75 Lateral popliteal nerve palsy, L4, L5 (common peroneal nerve palsy)
Salient features
History
• History of trauma to the nerve particularly when it winds around the neck of the fibula where it is protected by only skin and fascia
• Whether the symptoms occur after sitting crossed leg for prolonged periods
• Recent weight loss, particularly in those who have been confined to bed rest (nerve more vulnerable because the protective fat and muscle is lost)

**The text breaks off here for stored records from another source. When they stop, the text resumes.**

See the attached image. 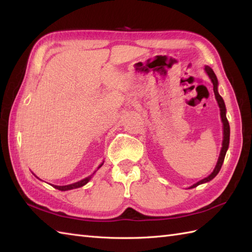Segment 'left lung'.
<instances>
[{
    "mask_svg": "<svg viewBox=\"0 0 252 252\" xmlns=\"http://www.w3.org/2000/svg\"><path fill=\"white\" fill-rule=\"evenodd\" d=\"M205 70L208 73L209 78L211 79V82L213 84V92H215V95H216V98H217V101H218V104H219V107H220L221 119H222V122H223V142H222V148H221L220 156H219L218 162H217V165H216L215 170H213V172L209 176H207V178H205V179L199 181V182H197L196 184L190 186L189 189H194V187L200 185V184H203V183H207V182L211 181L212 179L216 178L217 174L220 172L221 167H222L223 161H224V158H225V155H226L227 148H228V145H229V125H228V121H227V118H226L225 104H224L223 98L221 97V95L219 94V92H218V84H219L218 83V79H217V76L215 74V72H213V70H212L210 67L206 66L205 67Z\"/></svg>",
    "mask_w": 252,
    "mask_h": 252,
    "instance_id": "left-lung-1",
    "label": "left lung"
}]
</instances>
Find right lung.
<instances>
[{
  "label": "right lung",
  "mask_w": 252,
  "mask_h": 252,
  "mask_svg": "<svg viewBox=\"0 0 252 252\" xmlns=\"http://www.w3.org/2000/svg\"><path fill=\"white\" fill-rule=\"evenodd\" d=\"M103 163H104V162H103ZM103 163H101L97 169H99V168L101 167V165H103ZM94 173H95V172H94ZM94 173H93V174H94ZM93 174H92V175H93ZM92 175H90V176H88V178H85V179L77 182V183H73V184H69V185H65V186H57V185H52V186L55 187L56 189H60V190H69V189H79V187H81V186L87 184L88 182L91 180V178H92Z\"/></svg>",
  "instance_id": "add662e5"
}]
</instances>
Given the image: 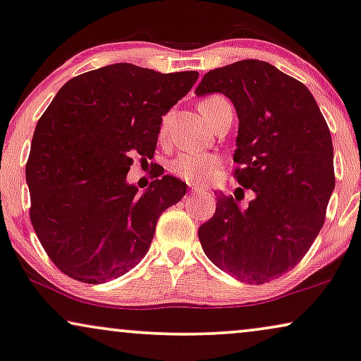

• History of diabetes, polyarteritis nodosa, collagen vascular diseases (all causes of mononeuritis multiplex, p. 226).
Examination
• Wasting of the muscles on the lateral aspect of the leg, namely the peronei and tibialis anterior muscle
• Weakness of dorsiflexion and eversion of the foot
• High steppage gait (Fig. 75.1B)
• Loss of sensation on the lateral aspect of the leg and dorsum of the foot. If the deep peroneal branch is affected, the sensory loss may be limited to the dorsum of the web between the first and second toes.
Questions
Mention a few causes
• Compression resulting from application of a tourniquet or plaster of Paris casts. The nerve is vulnerable at the head of the fibula, where it lies on the surface of the hard bone with a covering of only skin
• Leprosy (commonest cause worldwide)
• Ganglion arising from the superior tibiofibular joint may compress the nerve
• Compression of the nerve by the tendinous edge of the peroneus longus.
Advanced-level questions
How would you manage such a patient?
• Nerve conduction studies: there may be a local conduction block or slowing in the region of the head of the fibula. There may denervation in the tibialis anterior and extensor digitorum profundus.
• If the intact nerve is severed: surgery.
• If the nerve is intact and concussed: 90 degree splint at night, calliper shoes with a 90 degree stop, and galvanic or faradic stimulation to maintain the bulk of the muscle until the nerve recovers.